1 pointby uulong3 hours ago1 comment
  • uulong2 hours ago
    The Problem: Everyone is using HNSW (graph indexes) for vector search. It works great for servers, but it introduces build-time latency, memory overhead (edges), and random access patterns that kill performance on consumer hardware.

    The Project: QingMing is a header-only C++ engine that implements exact brute-force search.
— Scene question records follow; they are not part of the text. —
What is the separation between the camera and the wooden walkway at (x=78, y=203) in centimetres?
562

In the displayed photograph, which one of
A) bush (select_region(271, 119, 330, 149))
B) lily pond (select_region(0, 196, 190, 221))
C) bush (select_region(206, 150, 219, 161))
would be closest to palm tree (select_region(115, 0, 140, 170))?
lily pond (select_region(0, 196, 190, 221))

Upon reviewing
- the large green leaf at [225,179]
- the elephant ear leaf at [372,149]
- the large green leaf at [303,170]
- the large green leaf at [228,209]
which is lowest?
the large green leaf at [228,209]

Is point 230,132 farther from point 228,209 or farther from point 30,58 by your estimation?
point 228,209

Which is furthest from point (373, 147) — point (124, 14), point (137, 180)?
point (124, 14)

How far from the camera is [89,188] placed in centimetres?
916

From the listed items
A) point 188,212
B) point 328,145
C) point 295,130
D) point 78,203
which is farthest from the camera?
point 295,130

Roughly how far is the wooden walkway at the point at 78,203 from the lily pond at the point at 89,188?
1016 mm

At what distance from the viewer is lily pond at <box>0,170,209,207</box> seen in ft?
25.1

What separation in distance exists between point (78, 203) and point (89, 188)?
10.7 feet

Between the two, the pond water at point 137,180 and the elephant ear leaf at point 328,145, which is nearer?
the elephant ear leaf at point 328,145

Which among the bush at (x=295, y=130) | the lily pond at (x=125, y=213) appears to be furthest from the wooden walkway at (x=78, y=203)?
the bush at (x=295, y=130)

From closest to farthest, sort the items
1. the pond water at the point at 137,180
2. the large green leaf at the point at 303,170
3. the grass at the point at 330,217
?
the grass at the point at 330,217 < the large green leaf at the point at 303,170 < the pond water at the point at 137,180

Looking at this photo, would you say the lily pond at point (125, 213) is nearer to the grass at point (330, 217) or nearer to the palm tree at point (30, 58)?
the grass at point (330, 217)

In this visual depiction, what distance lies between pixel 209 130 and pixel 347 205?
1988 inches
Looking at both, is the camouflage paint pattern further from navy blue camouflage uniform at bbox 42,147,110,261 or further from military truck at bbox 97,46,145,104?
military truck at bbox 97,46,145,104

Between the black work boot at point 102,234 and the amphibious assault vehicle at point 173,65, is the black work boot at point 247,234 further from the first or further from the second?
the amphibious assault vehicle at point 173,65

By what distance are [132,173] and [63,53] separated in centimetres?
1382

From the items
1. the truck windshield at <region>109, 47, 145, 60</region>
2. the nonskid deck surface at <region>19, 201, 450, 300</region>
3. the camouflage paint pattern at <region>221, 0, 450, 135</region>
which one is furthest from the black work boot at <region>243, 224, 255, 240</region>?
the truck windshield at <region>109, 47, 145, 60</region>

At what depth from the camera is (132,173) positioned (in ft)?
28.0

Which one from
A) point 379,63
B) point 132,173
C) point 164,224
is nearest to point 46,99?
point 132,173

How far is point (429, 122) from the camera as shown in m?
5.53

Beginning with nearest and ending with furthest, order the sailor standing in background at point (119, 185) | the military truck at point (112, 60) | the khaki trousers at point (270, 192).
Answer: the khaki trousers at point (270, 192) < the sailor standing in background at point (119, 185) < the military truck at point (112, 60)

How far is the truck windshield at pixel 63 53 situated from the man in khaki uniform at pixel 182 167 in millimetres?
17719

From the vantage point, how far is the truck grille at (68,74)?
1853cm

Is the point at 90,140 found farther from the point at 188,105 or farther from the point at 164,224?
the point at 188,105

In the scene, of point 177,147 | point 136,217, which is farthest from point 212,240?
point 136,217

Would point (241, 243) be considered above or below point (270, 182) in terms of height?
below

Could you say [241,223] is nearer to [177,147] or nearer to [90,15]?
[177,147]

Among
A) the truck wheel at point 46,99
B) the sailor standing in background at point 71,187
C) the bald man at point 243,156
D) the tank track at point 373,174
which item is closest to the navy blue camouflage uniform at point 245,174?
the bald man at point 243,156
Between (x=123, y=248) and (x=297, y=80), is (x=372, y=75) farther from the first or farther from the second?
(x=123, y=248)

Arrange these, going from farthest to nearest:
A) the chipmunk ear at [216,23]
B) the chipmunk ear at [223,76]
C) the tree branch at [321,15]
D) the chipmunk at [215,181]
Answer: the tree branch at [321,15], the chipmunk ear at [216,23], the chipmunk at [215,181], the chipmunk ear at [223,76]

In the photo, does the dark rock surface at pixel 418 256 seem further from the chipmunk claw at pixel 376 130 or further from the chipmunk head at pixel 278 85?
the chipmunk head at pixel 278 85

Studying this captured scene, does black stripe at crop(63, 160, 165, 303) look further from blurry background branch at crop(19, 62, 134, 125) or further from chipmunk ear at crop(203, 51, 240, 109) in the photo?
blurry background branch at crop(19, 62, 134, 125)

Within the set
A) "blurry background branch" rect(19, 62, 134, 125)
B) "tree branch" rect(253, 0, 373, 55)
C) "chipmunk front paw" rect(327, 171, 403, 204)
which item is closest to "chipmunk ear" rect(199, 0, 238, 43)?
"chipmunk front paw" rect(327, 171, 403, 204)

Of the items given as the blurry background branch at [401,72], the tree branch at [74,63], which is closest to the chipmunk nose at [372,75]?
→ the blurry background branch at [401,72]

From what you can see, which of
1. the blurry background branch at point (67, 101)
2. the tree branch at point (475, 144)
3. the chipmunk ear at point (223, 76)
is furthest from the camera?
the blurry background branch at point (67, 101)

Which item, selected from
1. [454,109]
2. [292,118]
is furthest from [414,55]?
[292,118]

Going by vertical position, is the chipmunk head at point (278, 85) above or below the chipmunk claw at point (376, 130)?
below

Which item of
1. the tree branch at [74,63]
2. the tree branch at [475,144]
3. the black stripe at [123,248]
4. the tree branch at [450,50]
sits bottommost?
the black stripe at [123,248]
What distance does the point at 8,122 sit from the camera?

Instead of pruning the search space, I optimized the memory access pattern to saturate the HBM/GDDR6 bandwidth of consumer GPUs.

    Benchmarks (Consumer Hardware):

      Desktop (NVIDIA RTX 5090D - 24GB)
      ---------------------------------
      Dataset:     SIFT-1M (128-dim)
      Recall:      99.2% @ 1 (FP32 variance), 100% @ 10
      Throughput:  9,354 QPS (Batch=10k)
      Latency:     ~5.5ms (P99)
      Build Time:  0 seconds
    
      Desktop (AMD Radeon 7900 XTX - 24GB)
      ------------------------------------
      Dataset:     SIFT-1M (128-dim)
      Recall:      99.2% @ 1, 100% @ 10
      Throughput:  6,275 QPS (Batch=10k)
      Latency:     ~11.2ms (P99)
      Note:        Running via HIP/ROCm 6.2 on Ubuntu
    
      Mobile (Snapdragon 8 Gen 5)
      ---------------------------
      Scenario:    100k Vectors (128d) for personal knowledge base
      Latency:     ~8ms per query
      Endurance:   Ran 10k consecutive queries with ZERO thermal throttling
                   (due to L3/System Cache residency optimization)
    
    Why use this? 1. Local RAG: Run high-quality retrieval on your gaming PC or phone. 2. Simplicity: No hyperparameters to tune (ef_search, M, nprobe). 3. Deterministic: No approximation errors for critical data.

    Happy to answer questions about the NEON/CUDA/HIP memory coalescing details!